State legislators are formulating a bill that could affect the lives of many Northern students, but this one has nothing to do with next year’s tuition.
The Michigan Senate is in the process of crafting a medical amnesty bill that would prevent underage drinkers from receiving minor in possession (MIP) citations in emergency situations.
Under the proposed law, if a person in a group of intoxicated minors was injured or fell ill, that person’s friends could call for help without fear of being punished for underage drinking. While the exact wording of the bill isn’t yet clear – including who, specifically, would be immune from punishment – the idea is an important one. As matters now stand, minors who have been drinking may be frightened and unwilling to call police if they’re in an emergency situation. Anxious and addled by alcohol, they may end up endangering a life to avoid receiving an MIP.

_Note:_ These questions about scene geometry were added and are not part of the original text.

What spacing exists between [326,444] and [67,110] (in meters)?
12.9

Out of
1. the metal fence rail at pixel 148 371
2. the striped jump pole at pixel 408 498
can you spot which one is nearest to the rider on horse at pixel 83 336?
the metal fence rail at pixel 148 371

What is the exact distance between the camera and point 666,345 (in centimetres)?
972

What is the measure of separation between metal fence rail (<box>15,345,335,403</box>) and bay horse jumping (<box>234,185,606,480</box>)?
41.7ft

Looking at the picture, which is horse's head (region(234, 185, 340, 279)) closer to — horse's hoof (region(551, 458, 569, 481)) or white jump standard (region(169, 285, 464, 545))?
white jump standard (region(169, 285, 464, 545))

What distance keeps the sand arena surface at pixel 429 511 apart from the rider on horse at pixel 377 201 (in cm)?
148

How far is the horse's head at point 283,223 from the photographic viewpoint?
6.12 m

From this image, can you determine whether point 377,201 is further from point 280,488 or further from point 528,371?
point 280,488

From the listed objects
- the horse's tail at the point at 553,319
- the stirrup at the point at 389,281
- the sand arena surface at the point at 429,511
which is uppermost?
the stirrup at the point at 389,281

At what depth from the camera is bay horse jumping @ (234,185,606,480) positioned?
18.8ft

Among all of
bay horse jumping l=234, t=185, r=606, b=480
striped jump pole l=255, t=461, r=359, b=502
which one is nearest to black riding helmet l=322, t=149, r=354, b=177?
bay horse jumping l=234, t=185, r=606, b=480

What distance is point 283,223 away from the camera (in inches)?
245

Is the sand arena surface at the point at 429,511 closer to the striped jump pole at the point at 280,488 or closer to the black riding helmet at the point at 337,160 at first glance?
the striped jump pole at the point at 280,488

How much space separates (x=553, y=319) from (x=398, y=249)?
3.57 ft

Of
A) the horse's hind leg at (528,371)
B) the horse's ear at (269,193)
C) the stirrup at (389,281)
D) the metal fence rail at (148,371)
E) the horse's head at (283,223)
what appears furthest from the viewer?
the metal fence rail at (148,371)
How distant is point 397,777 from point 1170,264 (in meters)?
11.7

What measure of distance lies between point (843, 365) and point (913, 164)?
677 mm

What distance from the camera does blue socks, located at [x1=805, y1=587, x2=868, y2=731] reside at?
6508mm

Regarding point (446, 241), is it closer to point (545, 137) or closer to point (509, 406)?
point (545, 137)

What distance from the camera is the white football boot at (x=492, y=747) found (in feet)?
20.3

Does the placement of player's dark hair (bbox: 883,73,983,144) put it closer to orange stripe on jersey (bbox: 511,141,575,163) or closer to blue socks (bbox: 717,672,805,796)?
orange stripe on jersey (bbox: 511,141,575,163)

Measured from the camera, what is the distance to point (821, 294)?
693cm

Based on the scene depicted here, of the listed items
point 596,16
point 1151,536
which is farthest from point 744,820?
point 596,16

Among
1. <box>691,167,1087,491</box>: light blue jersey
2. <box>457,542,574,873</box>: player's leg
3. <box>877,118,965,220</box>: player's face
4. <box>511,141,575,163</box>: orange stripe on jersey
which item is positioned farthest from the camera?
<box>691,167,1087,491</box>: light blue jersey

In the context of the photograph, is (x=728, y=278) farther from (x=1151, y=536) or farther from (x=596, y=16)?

Michigan State University’s undergraduate student government is garnering support for the bill, and Northern’s student government has given official support as well, signing a resolution earlier this week. A similar policy is already in place at NMU, and Public Safety will not issue an MIP if medical care is needed. A Michigan law, however, would make a major difference both in the city of Marquette and around the state.
Opponents of a medical amnesty policy argue that underage drinking is a serious problem and claim that such a policy will only offer lawbreaking minors a free pass to drink illegally. While this is a valid concern, underage drinking is a problem with no easy solution.
According to a 2007 Centers for Disease Control and Prevention survey, 45 percent of high school students reported drinking some sort of alcohol in the previous 30 days. Compiled findings from the 2002-2006 National Surveys on Drug Use and Health by the Substance Abuse and Mental Health Services Administration show that underage alcohol consumption has remained virtually unchanged during those years. In 2002, 71.7 percent of 18- to 20-year-olds had consumed alcohol in the past year. By 2006, that number had risen to 72.2 percent.
The fact is simple: Young people will drink. For many students, experimenting with alcohol is as much a part of college life as all-night cram sessions and late-night fast food runs. A medical amnesty bill won’t change that; it’ll just make underage drinkers safer when they do imbibe.